REPUBLIKA.CO.ID, BANDA ACEH – Bank Indonesia (BI) menyampaikan respons mengenai kebijakan yang dilakukan oleh pemerintah. Meski diakui efisiensi tidak sesuai dengan rencana awal, BI menilai kebijakan itu bisa jadi berpotensi meningkatkan efisiensi.
“Tentu yang pasti akan mempunyai dampak, tinggal nanti dihitung dalam net-nya seperti apa. Otomatis produksinya nanti PDB-nya akan meningkat,” kata Direktur Departemen Kebijakan Makroprudensial (DKMP) BI Nugroho Joko Prastowo dalam acara pelatihan wartawan BI di Banda Aceh, Jumat (7/2/2025).
Joko tidak memandang kebijakan efisiensi anggaran tersebut akan memberi dampak negatif bagi kondisi pertumbuhan ke depan. Ia justru menilai bahwa kebijakan itu bisa berdampak positif pada produktivitas.
“Istilahnya diefisiensikan tidak sesuai dengan rencana awal, tapi realokasi itu bisa jadi nanti dapat meningkatkan produktivitasnya, demand-nya,” ungkapnya.
Joko mengatakan di bidangnya yakni makroprudensial, tidak menghitung soal dampak kebijakan efisiensi anggaran pemerintah. Tapi secara pasti aka nada dampak bagi pertumbuhan yang kemudian memberi pengaruh pada kredit. Pembahasan itu menurutnya dibahas di bidang makro.

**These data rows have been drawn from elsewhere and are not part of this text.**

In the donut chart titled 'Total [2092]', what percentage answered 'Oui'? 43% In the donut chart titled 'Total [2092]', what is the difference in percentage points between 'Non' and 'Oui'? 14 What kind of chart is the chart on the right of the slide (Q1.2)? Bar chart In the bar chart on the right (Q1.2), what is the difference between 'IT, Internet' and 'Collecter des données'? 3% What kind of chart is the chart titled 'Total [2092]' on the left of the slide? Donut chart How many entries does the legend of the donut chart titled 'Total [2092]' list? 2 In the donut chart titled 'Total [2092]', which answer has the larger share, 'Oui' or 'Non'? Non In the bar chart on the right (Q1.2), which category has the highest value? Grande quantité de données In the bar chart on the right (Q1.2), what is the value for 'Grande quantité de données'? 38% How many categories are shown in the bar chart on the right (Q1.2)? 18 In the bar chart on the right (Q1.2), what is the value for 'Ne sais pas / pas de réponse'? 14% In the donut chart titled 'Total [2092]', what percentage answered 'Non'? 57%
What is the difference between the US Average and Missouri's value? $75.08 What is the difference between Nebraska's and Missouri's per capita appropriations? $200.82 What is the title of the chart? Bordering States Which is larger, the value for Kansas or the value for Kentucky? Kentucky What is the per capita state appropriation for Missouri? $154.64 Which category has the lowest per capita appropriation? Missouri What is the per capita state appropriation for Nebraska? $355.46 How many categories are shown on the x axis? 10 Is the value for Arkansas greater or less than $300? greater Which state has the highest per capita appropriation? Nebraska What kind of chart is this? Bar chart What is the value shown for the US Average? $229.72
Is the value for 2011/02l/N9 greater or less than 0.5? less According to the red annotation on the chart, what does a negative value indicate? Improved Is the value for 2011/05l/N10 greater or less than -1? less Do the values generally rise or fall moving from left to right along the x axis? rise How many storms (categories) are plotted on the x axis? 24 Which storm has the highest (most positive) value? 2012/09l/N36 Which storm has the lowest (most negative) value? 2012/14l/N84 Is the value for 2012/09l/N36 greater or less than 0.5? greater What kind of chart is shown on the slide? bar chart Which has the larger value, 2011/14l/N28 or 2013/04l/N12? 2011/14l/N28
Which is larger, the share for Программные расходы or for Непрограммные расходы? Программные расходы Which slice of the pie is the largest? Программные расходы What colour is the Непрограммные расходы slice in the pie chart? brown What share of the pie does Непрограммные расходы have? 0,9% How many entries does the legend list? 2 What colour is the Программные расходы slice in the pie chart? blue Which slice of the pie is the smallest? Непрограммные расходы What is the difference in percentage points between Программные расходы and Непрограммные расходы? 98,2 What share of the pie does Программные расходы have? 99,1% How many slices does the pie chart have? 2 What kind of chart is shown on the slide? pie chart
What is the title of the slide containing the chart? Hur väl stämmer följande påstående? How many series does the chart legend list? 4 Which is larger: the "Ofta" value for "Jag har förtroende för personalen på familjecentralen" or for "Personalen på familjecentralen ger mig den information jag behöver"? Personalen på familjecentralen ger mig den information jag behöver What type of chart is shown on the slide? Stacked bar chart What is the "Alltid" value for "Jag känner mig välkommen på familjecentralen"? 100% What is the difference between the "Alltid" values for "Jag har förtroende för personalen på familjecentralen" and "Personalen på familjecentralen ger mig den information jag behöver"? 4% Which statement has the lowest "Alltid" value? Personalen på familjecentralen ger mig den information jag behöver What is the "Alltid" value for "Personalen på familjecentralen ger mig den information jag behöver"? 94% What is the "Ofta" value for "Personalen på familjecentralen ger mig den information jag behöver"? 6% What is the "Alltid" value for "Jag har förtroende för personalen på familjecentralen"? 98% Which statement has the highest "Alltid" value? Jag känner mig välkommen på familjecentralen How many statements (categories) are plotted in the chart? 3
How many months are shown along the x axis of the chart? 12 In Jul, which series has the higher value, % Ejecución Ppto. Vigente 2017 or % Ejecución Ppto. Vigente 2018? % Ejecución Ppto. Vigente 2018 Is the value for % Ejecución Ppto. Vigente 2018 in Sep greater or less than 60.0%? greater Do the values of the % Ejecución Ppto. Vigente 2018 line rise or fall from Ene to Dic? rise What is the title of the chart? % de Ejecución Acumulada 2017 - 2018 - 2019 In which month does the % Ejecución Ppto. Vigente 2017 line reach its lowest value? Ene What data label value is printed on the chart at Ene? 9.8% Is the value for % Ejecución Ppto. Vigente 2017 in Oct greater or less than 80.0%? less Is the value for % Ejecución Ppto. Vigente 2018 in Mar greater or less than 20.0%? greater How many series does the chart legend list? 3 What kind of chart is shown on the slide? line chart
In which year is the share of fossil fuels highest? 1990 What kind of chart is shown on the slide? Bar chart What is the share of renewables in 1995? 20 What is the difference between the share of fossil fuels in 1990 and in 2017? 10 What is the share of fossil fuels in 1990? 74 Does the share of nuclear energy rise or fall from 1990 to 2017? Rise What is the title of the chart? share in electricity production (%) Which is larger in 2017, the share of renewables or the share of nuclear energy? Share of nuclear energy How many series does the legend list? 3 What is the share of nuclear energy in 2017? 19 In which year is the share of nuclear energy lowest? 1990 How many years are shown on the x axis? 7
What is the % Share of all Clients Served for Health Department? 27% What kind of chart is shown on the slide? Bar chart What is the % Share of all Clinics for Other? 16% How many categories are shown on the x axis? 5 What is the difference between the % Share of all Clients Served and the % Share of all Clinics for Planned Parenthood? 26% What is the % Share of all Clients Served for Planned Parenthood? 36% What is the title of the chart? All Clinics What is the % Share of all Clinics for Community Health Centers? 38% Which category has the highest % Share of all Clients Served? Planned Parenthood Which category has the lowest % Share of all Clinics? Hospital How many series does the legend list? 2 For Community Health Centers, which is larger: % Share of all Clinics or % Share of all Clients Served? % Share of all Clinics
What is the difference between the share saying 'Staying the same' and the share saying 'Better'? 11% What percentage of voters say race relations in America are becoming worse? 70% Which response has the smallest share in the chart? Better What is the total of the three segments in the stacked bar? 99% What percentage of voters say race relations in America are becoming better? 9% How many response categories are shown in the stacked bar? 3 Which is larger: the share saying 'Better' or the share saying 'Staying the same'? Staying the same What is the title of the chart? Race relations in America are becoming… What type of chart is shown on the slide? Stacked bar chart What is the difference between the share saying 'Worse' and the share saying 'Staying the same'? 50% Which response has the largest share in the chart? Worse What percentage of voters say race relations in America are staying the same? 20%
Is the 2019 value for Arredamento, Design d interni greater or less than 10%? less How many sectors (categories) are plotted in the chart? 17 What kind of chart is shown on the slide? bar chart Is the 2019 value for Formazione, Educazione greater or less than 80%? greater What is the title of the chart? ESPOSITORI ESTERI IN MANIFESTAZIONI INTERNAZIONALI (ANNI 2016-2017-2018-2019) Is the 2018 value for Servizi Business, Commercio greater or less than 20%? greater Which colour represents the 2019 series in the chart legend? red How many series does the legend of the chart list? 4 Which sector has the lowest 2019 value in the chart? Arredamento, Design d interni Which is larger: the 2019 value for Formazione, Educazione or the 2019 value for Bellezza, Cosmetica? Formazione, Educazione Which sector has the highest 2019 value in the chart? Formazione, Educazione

“Kalau kemudian ibaratnya ada peluang, kita tingkatkan lagi nanti di makroprudensial untuk KLM-nya (kebijakan likuiditas makroprudensial), ya kita bisa sama-sama, cita-citanya kan mendorong pertumbuhan kredit agar ekonomi tetap tumbuh,” jelasnya.
Joko menekankan bahwa BI akan turut berkontribusi dalam upaya menciptakan pertumbuhan ekonomi yang positif. Diharapkan angka pertumbuhan ekonomi masih berkisar di 5 persen.
“Kalau sekarang di 2024 kan realisasi 5,03 persen. Kita harus dorong supaya lebih tinggi dari itu kita bisa mempertahankan di atas 5 persen, termasuk nanti support dari kebijakan makroprudensial yang secara bertahap kita review,” tuturnya.
Diketahui, Pemerintah Indonesia telah mengumumkan kebijakan efisiensi anggaran dengan memangkas belanja negara hingga Rp 306,69 triliun atau sekitar 8,4 persen dari total 2025. Namun, di saat yang sama pemerintahan Presiden Prabowo Subianto justru memperluas struktur kabinet dengan menambah jumlah kementerian dari 34 menjadi 48 dan menggandakan posisi wakil menteri dari 18 menjadi 55.
Kebijakan ini menuai kritik karena dianggap bertolak belakang. Di satu sisi, pemerintah mengklaim efisiensi anggaran dilakukan demi stabilitas fiskal. Namun, di sisi lain, pelebaran kabinet berpotensi meningkatkan beban anggaran negara.